The water you drink came from a source in the ground, be it a stream, lake, or underground reservoir. How exactly did you think the water got there? It is a combination of rain and animal piss.

Next your precious water was piped to the treatment plant in pipes that are either copper, cast iron, or plastic.

Chemicals are added, including chlorine. Things that are not added but are regularly present are not so fun.

http://www.epa.gov/safewater/contaminants/index.html

Next it is shipped again. Some is bottled (gasp, plastic bottles). Most is piped, again in copper, cast iron, galvanized iron, and/or plastic.

When it reaches your house, depending on the age of the pipes, one or all of the above is used.

The time it takes to reach your house from the distribution points may be only a few days or may be weeks. Plenty of time for all sorts of leaching to take place.

Did you ever think about the faucet the water comes out of? Lots of fixtures that are older than 13 years have varying levels of lead in them. MMM, lead, it's not just for breakfast anymore.

http://www.mwra.com/04water/html/Lead_Faucets.htm

So why, again, are you concerned about a 3 hour stint in a proven safe bladder?

Trolling, are we?:nono:


----------



## highdelll (Oct 3, 2008)

shiggy said:


> I have never had a plastic taste issue with Platypus bladders.


tastes like pus


----------



## sean salach (Sep 15, 2007)

CharacterZero said:


> +1
> 
> or the membrane from the intestines of a cow's second stomach. Either one works.

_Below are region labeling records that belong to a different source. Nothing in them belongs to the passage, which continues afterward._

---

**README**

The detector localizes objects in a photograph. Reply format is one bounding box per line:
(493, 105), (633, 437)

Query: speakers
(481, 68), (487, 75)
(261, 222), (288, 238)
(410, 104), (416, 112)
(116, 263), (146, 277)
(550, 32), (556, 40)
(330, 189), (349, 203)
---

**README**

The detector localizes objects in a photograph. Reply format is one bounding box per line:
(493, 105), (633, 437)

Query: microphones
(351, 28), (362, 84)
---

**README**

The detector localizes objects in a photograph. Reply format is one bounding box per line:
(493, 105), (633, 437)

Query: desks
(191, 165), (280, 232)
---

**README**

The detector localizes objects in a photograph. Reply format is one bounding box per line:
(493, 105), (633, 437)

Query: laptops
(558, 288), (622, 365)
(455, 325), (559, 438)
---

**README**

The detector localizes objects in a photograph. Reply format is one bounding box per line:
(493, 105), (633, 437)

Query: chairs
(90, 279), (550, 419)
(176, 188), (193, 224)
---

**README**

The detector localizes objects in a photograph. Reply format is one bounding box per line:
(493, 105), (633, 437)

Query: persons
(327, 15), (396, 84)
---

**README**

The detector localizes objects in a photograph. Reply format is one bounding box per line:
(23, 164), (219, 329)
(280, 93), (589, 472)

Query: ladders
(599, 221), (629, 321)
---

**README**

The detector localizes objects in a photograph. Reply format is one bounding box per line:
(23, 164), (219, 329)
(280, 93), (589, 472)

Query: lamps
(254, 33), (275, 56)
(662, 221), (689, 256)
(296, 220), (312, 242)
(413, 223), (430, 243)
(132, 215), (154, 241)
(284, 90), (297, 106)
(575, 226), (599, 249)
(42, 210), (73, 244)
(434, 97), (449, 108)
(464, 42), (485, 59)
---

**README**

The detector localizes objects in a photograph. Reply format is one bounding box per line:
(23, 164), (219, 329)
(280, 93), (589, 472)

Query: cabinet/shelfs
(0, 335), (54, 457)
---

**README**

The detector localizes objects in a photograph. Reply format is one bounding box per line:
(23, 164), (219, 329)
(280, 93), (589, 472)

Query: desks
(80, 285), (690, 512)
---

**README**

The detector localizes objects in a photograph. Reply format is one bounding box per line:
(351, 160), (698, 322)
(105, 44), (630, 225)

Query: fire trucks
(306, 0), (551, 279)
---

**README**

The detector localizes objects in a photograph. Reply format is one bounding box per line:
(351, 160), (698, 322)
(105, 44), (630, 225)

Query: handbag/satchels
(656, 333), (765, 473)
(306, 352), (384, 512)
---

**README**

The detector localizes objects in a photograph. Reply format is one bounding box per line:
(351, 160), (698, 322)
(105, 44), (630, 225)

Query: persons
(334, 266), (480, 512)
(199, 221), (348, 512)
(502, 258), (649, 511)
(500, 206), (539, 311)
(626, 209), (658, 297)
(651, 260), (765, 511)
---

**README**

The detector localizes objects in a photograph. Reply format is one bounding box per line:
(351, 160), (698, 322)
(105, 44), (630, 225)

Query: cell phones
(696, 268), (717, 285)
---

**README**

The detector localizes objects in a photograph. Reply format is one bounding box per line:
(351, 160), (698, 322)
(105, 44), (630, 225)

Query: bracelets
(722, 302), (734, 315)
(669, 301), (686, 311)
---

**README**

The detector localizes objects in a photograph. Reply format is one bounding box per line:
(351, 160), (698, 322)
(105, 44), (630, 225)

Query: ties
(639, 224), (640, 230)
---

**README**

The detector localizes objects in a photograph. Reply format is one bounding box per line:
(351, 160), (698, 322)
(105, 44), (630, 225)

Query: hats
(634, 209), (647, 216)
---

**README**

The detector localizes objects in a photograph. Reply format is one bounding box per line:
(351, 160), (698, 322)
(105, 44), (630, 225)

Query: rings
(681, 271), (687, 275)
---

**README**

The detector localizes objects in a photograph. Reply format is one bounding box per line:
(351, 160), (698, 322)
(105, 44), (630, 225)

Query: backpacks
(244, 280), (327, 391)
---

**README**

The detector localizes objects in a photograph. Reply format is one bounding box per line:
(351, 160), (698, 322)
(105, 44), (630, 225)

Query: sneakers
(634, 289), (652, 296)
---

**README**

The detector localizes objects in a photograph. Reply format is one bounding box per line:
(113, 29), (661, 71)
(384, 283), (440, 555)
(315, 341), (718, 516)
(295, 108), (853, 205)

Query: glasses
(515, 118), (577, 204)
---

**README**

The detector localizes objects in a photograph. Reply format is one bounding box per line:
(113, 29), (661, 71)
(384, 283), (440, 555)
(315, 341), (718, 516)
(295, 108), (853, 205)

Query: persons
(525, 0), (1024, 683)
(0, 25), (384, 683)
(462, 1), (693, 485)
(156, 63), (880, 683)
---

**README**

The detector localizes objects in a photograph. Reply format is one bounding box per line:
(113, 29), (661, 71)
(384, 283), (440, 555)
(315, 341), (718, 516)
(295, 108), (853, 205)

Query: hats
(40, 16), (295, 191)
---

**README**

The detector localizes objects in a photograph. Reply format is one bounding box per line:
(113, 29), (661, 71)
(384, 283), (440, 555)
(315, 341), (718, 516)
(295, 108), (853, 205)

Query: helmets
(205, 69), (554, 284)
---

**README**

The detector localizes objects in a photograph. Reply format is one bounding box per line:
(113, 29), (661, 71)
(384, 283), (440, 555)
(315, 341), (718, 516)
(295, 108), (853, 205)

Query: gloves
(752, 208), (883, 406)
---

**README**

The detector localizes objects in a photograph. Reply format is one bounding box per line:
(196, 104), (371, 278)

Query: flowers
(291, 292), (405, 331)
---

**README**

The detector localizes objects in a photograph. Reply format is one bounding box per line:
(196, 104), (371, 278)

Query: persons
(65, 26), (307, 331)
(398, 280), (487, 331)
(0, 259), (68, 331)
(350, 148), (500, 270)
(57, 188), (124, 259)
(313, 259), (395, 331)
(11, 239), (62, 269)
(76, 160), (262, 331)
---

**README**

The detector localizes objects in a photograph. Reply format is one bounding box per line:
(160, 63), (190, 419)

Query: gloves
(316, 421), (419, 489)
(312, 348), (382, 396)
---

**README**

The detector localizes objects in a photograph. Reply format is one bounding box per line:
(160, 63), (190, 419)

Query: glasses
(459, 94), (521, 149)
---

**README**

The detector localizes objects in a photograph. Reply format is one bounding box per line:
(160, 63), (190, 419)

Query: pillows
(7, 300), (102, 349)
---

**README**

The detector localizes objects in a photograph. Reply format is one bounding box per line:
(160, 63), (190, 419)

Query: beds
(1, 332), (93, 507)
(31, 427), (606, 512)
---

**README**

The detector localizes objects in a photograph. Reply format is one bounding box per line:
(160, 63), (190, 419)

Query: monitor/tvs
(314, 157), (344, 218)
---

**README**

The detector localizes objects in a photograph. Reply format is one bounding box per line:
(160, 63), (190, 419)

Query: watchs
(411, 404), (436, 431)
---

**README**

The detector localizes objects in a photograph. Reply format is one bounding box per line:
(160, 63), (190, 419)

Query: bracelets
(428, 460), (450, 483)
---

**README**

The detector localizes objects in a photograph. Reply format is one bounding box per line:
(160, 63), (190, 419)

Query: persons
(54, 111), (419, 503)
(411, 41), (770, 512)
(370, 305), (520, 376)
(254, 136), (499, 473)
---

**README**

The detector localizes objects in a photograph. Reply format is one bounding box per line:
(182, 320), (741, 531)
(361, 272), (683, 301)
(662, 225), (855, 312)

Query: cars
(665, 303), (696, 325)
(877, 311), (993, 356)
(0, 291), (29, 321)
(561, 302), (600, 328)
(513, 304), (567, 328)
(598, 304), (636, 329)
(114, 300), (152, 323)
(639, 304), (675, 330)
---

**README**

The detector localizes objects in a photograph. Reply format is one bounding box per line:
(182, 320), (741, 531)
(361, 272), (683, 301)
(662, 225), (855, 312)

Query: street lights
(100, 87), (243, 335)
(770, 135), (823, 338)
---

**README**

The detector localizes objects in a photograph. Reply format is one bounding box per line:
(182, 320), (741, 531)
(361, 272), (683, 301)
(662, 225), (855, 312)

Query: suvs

In all seriousness, the only flexible container for water that I know of that is not petroleum based is going to be a 'water skin'. It was all that was used for millennia.

http://en.wikipedia.org/wiki/Waterskin










I'm relatively certain you could find one online and make it work.


----------



## GEARHEAD_ENG (Jul 22, 2009)

bankerboy said:


> The over concern about leaching of chemicals from a bladder that water sits in for a few hours is laughable.
> .............
> So why, again, are you concerned about a 3 hour stint in a proven safe bladder?
> 
> Trolling, are we?:nono:


He mentioned earlier the he buys his filtered drinking water from "reputable source" that's been filtered through a reverse osmosis system. I don't think he is trolling, some people are paranoid about things they put in their bodies. Look at all the organic foods and bottled water in the grocery stores these days.. I try not to worry about it though because you'll go crazy trying to avoid all the chemicals and pollutants we produce every day.



salimoneus said:


> I doubt it, I buy RO-system filtered water from a reputable source, tested every few months with an.avg. tds of 4.2ppm. Maybe some people are just more sensitive to picking out flavors than others?


----------



## salimoneus (Oct 12, 2004)

bankerboy said:


> The over concern about leaching of chemicals from a bladder that water sits in for a few hours is laughable.
> 
> ...
> 
> Trolling, are we?:nono:


Your post was extremely detailed and thorough, but fortunately for me I don't drink tap water, nor would I recommend it to anyone else. I just choose not to ingest toxins like chlorine, fluoride (wait, for your teeth? then why digest it?! that makes absolutely no sense), just because some agency tells me it's safe. And who knows what else gets in there along the way...I've seen findings that even show trace amounts of prescription drugs in our water supplies, etc. No thanks.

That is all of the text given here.